Process ownership now takes it to another level so that you can control which routings, which operations, and which activities each user can edit. To do this, if you have the routing open you can click on the Ownership tab and note that if you don't have anything mapped to the Ownership tab it means that this routing is open for editing any user that has permission to edit routings can edit this routing. As soon as you map something to it, and start to restrict who can edit.
I can do this by adding user's roles or processes to this ownership mapping. So, if I add users I can select certain users and they would have permission to edit this routing. if I click the apply to child processes box then this means these users would also be able to edit the operations and activities inside of this routing.

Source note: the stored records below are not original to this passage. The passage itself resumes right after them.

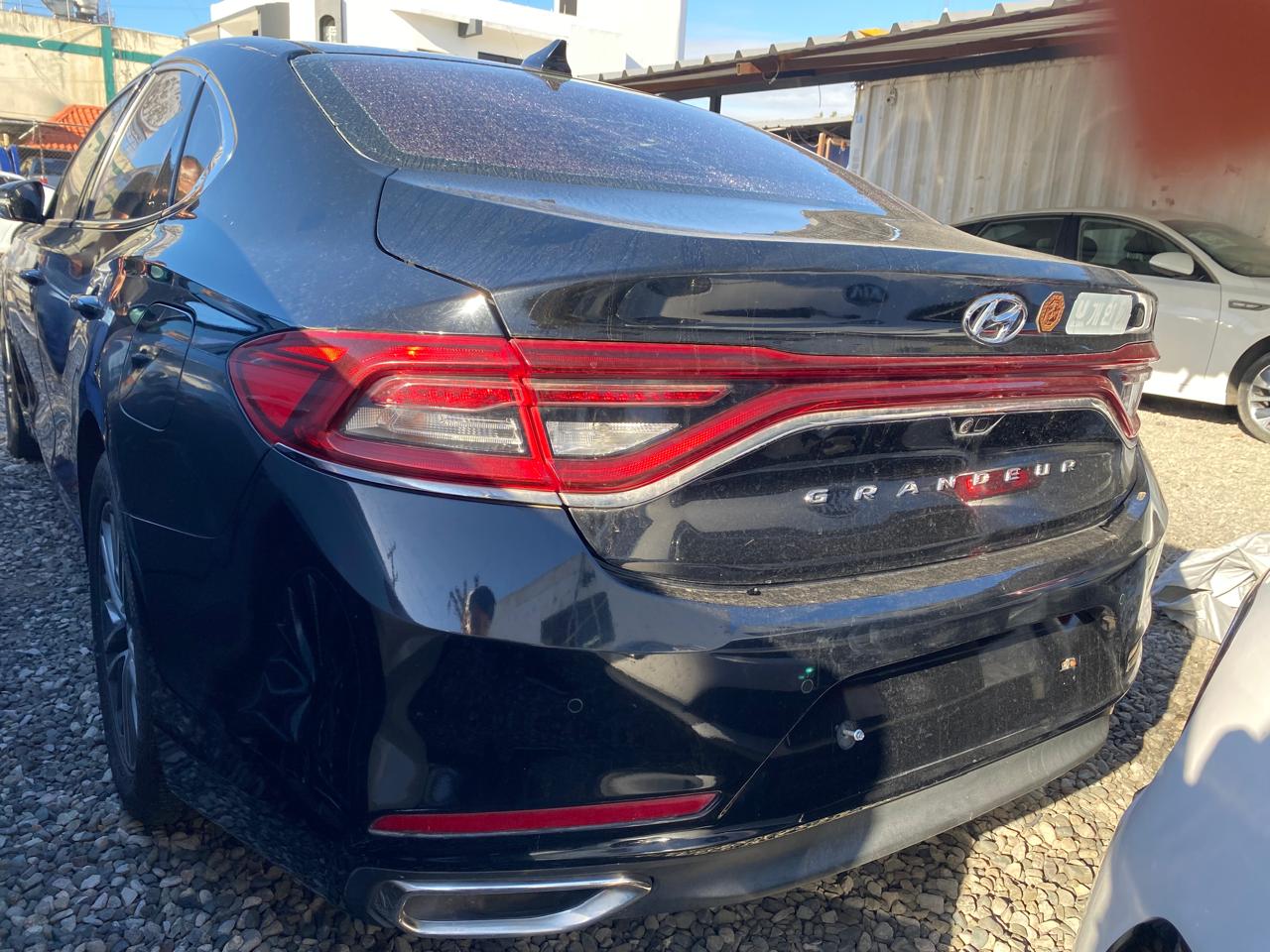 carros - HYUNDAI GRANDEUR 2017 NEGRO DESDE: RD$690,000.00 - 5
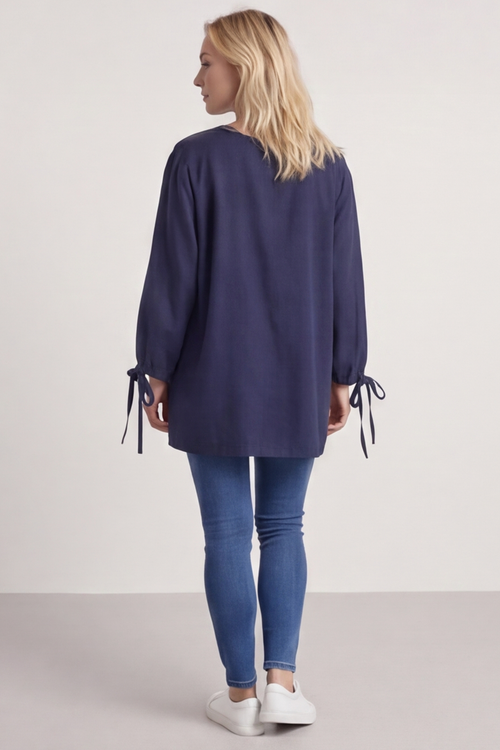 Nulvi V-Neck Linen Top Navy - Image 4
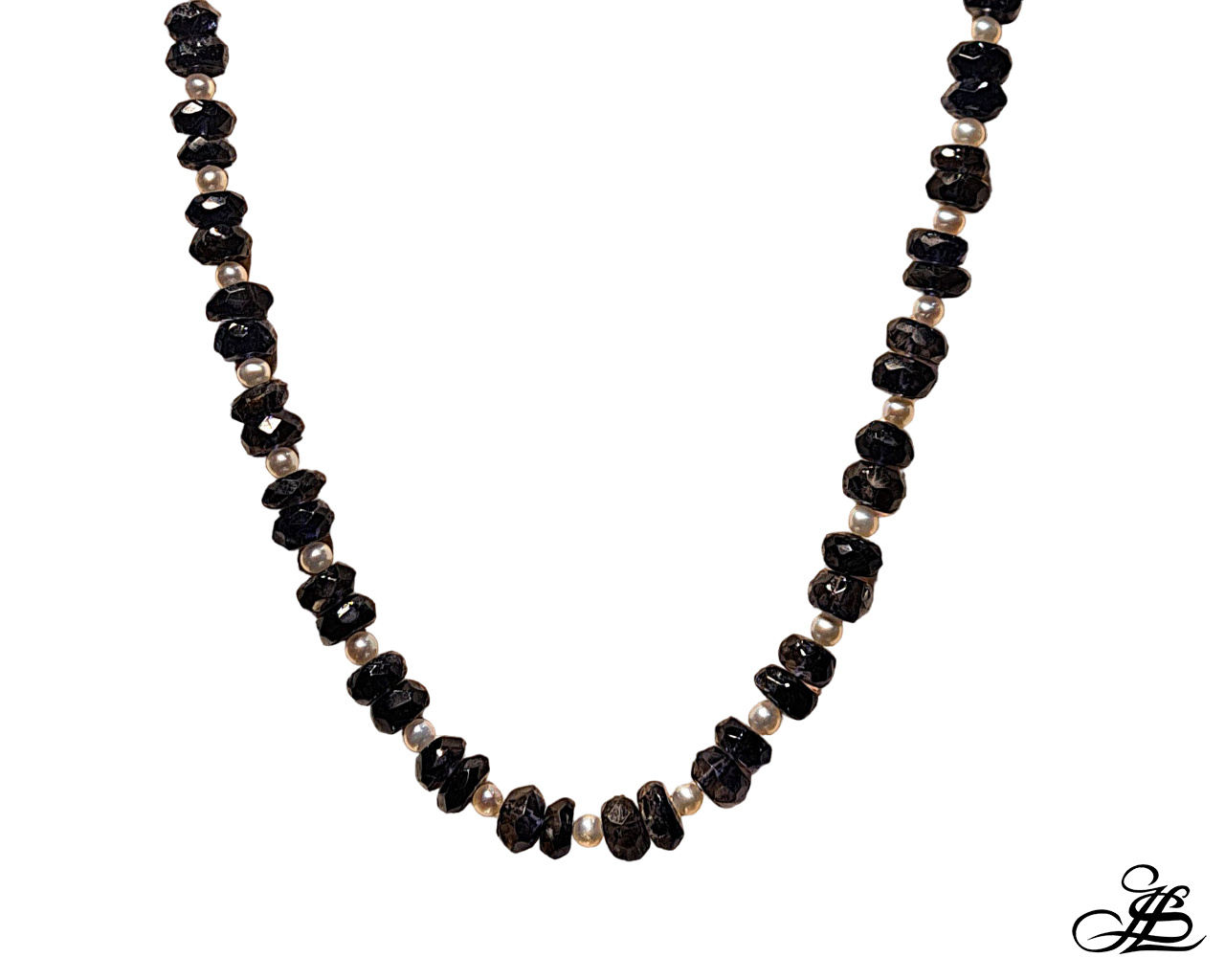 Collar de iolitas y perlas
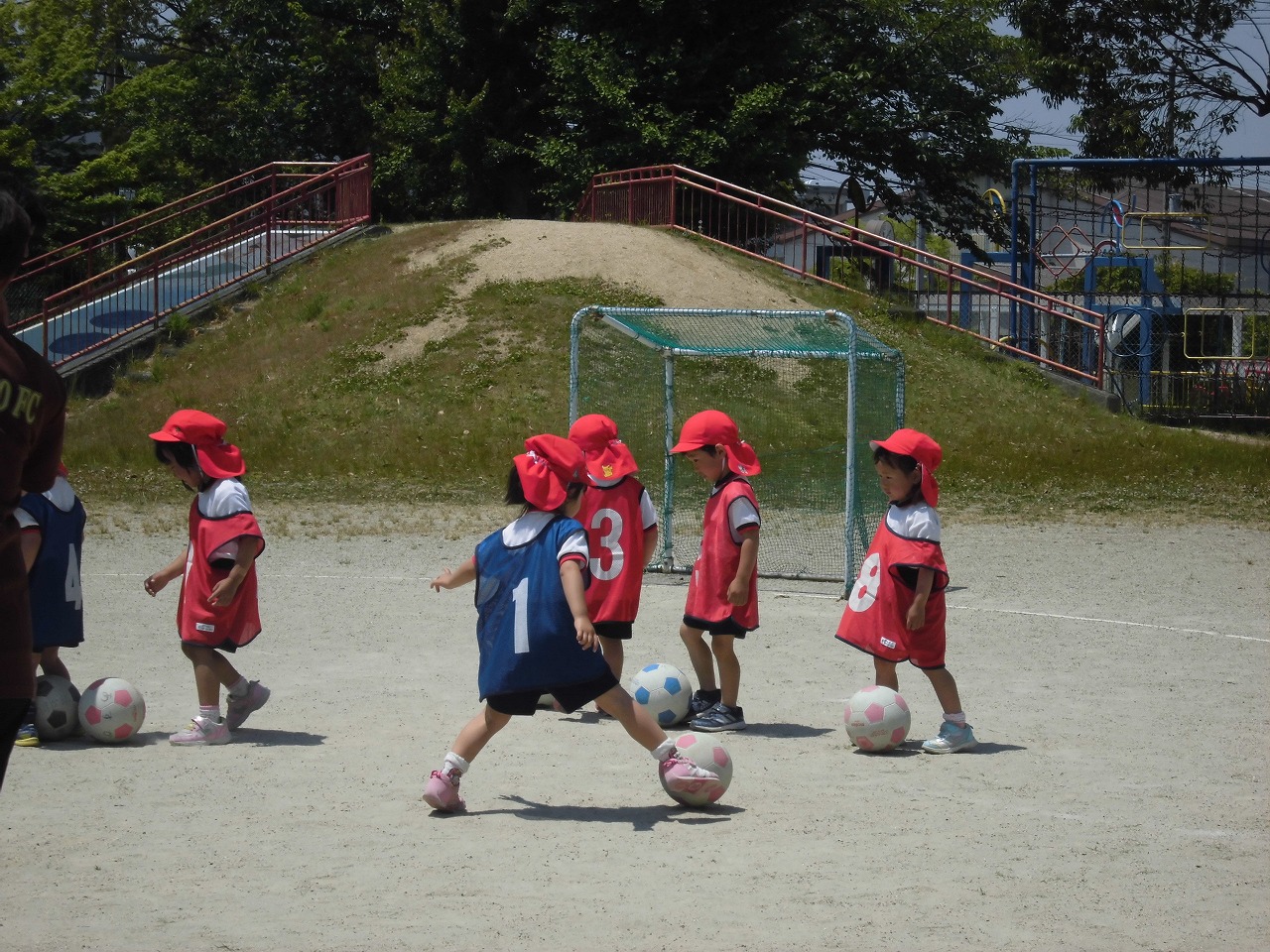 サッカー遊びをする4歳児の画像2
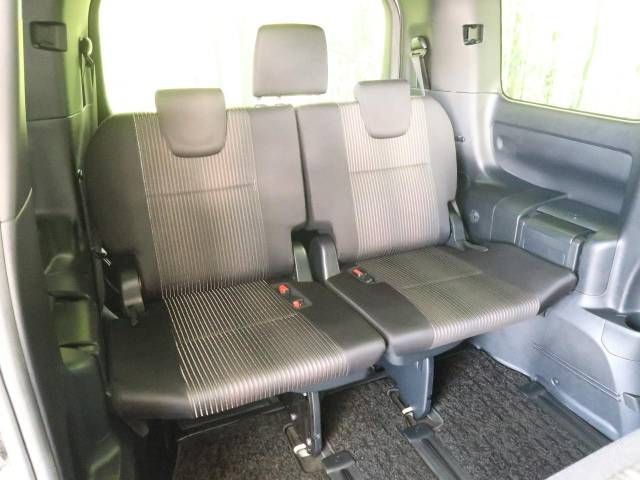 Toyota VOXY 2019-02 24952-11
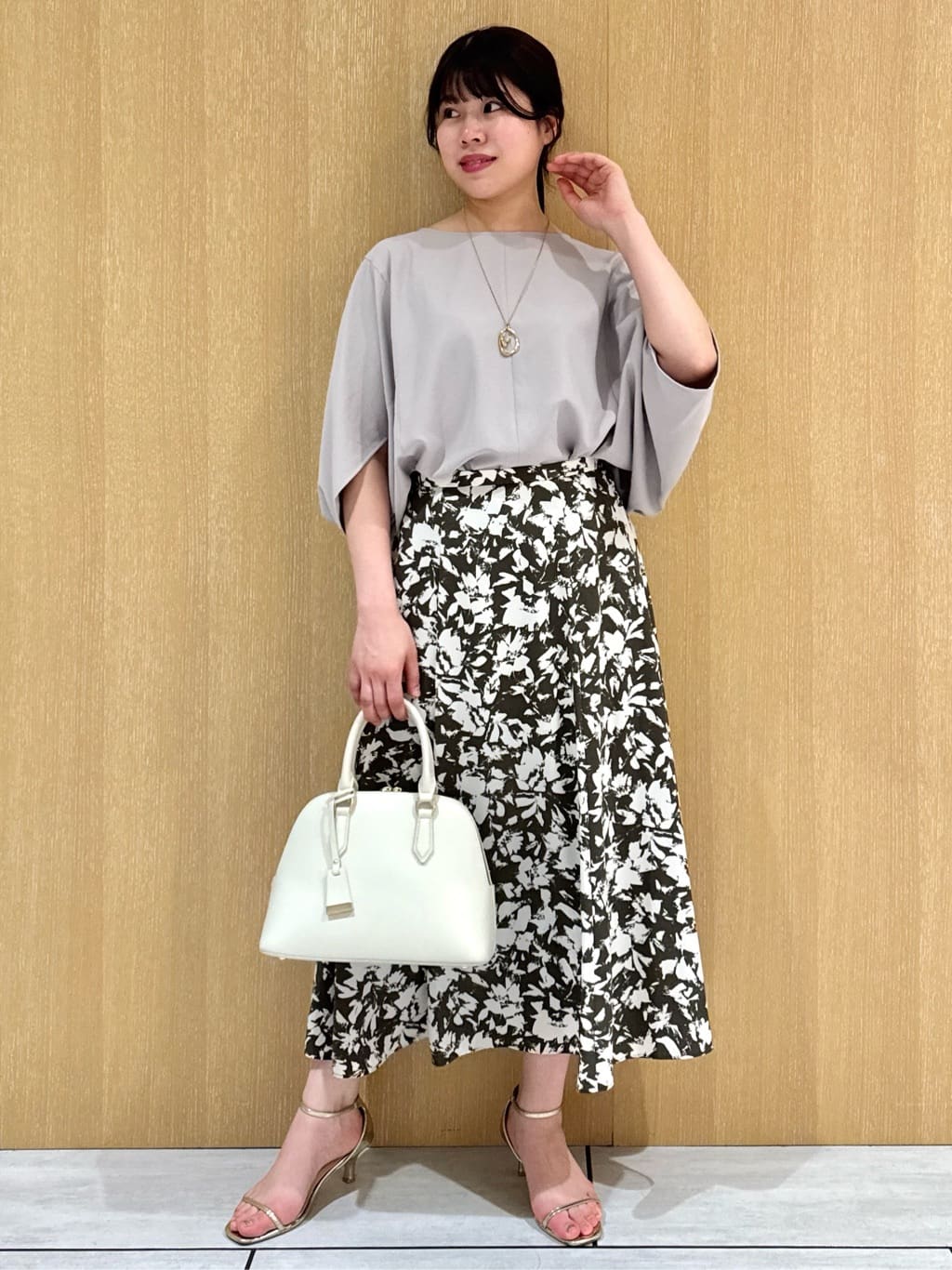 nanaさんの「UNTITLED｜◆ビッグトップネックレス」を使ったコーディネート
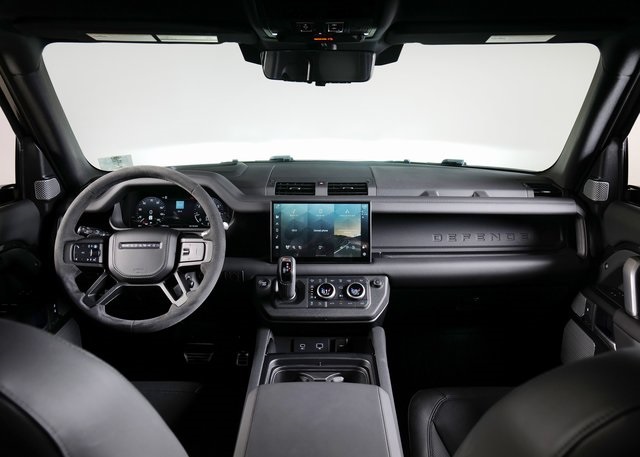 2024 Land Rover Defender 130 V8 photo 4
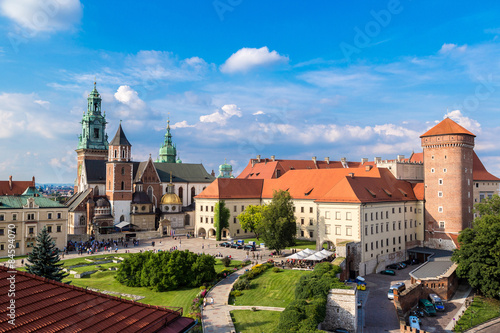 Plakat miasto lato niebo architektura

I can also add rules and what this does is you can select a role and any users mapped to that role inherit the permission to edit this routing and in this case all the operations and activities underneath it.
You can also add from the process and this allows you to choose a routing and operation activity that may already have ownership mapped and so this routing would inherit any ownership mapping that has been done on the process that you select here. You can also do this ownership mapping at the operation or the activity levels just by opening each of those and going to the ownership tab.
So you see here that this operation because I had the child processes inherit that ownership from the routing, we already have this mapped. If I wanted to edit this further I could do this by checking out the operation and editing that ownership.